Wednesday, March 8, 2017

Girls Rule

I know some amazing women.

Women who were second moms to me as I scrambled forward through the years, who came together in a blend with my own mother to offer life lessons, figuratively moving my face ever so slightly to make sure I looked up instead of down.

Women who listen to my dreams, who sit with me over coffee or adult beverages to talk about work and life, who make the right noises when I cry and then laugh moments later, who are happy for me when I'm in love, and get mad with me at the men who have wronged me. (Not all of them wrong me, but it sure seems like a disproportionate number of them have. At least, that's what me and my girls think.)

Women who rescue: who don't say "you'll have to let me know if I can help you" - they just show up and say "give me a job." Women who insist you cannot go through surgery by yourself and fly across states to take care of you, or help you move, or take care of tasks after someone has passed that you thought you could handle alone but ended up in complete, paralyzing overwhelm.

Women I've worked with, and some with whom I still do, who are so remarkably intelligent and meticulous about their work that I trust them implicitly with mine, who make me smarter and more curious just by being around them, who don't stop until they find solutions, who want to make their mark on the world through accomplishments earned with great talent and a good heart.

Women who are closing off a much-loved job with sadness but are less concerned about their own opportunities than they are about finding spots for their suddenly untethered team members. 

Women like my twenty-something niece, who craves adventure and pursues work in that field, knowing already what she wants - something that many of us don't find out until much later.

Women like my sisters, who, even though we may not always see eye to eye, show up in force when there's a crisis; no questions asked. (Well, to be fair - sometimes a few questions are asked, like "How did you let this happen?" or "What were you thinking?")

Women who faced grave illnesses with pragmatism and triumphed, or those with terminal cancer who had such moxie I would sob after I got off of a phone call with them, and even today re-read the emails they sent me, experiencing again their last words, which seem imbued with more gravitas and wisdom now that they are gone.

Yes - on this International Day of Women, when many will stay home from work to make a point (I cannot, because I work there already!), I'm adding my voice to this moment, because I really do think girls rule.

Boys: most of you are okay, too, but this is not your day.
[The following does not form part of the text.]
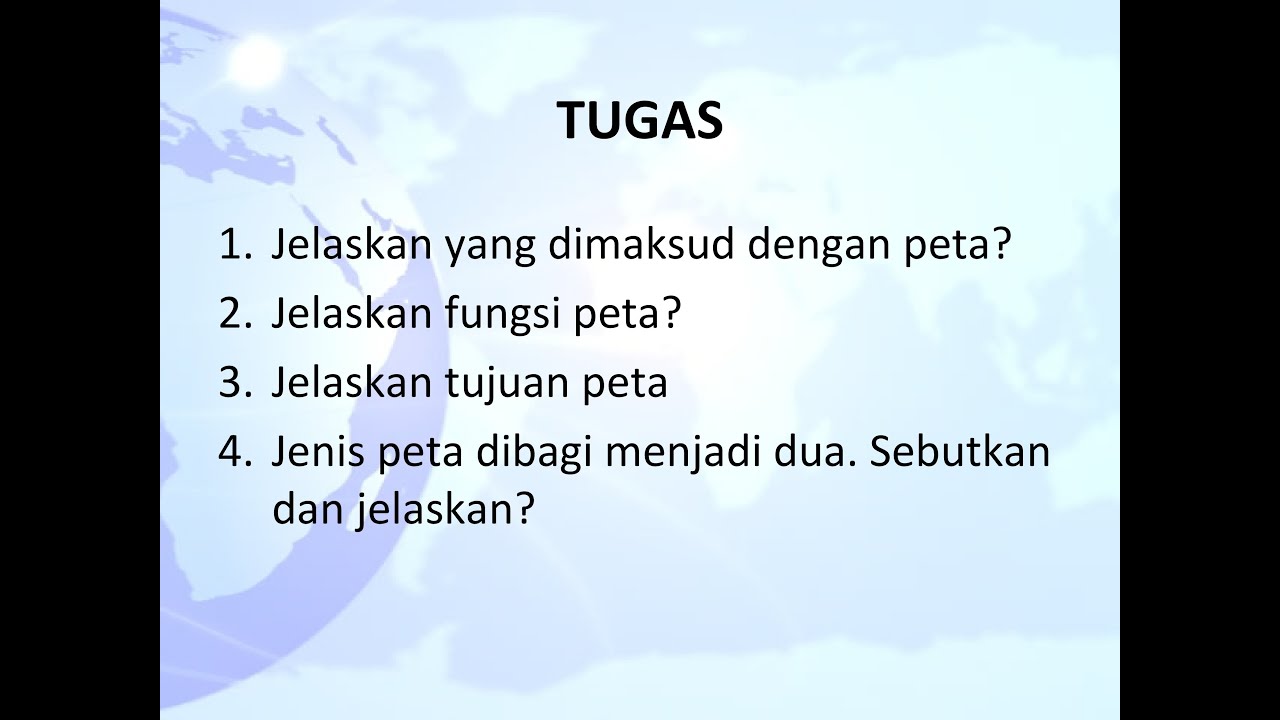 TUGAS

1. Jelaskan yang dimaksud dengan peta?
2. Jelaskan fungsi peta?
3. Jelaskan tujuan peta
4. Jenis peta dibagi menjadi dua. Sebutkan dan jelaskan?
Oh - wait... I will represent you through the words of Eagles guitarist Glenn Frey: "Except for a few guitar chords, everything I've learned in my life that is of any value I've learned from women." Amen, Glenn.

© 2017 A Bit of Brie/Anitabrie



Except for a few guitar chords, everything I've learned in my life that is of any value I've learned from women.
Read more at: https://www.brainyquote.com/quotes/quotes/g/glennfrey251756.html
Except for a few guitar chords, everything I've learned in my life that is of any value I've learned from women.
Read more at: https://www.brainyquote.com/quotes/quotes/g/glennfrey251756.html


Thursday, March 2, 2017

Shut Your Eyes and Think of...Anything Else



It's my quarterly "money meeting," and I'm seated in an office with my accountant and my financial planner. I suspect I am a cliché in this practice: a word nerd who hates math. I wonder what percentage of their clientele are made up of people like me; creatives that shine well enough in their respective professions to have resources to protect and invest, but not a clue as to how to make that happen. Thank goodness for all those kids I hated in grade school who aced their math classes. They are saving whole communities of poets and writers and painters from ramen noodles after 60. 

I show up dutifully for these meetings, I write the tax checks required, I listen to reports on how my SEP and my personal accounts are doing, I sit as my female accountant and my male financial planner talk over me and plan my future like parents over a child at dinner. A child who has her index fingers in her ears while saying "lalalalala." 

Sometimes they give me paperwork that needs signing, and I pose a few questions just so they know I’m sharp enough not to let them get away with tricking me into anything (I’m not). When they ask me, as a courtesy, whether I want my money to go in this fund or that one, I furrow my brow and say, “What would you do if you were me?” and then zone out and think about what to get at the grocery store on my way home as they are answering.

Luckily, this works for all of us, and my trusty team of two has done a good job for me over the years. And when I'm feeling particularly unintelligent on my side of the table, or my head starts to hurt from too many numbers, I comfort myself with the knowledge that if they had to write an article or develop a communications strategy, they would be the ones feeling as if their brain was plugged with cotton balls, and they were surely going to fail the test.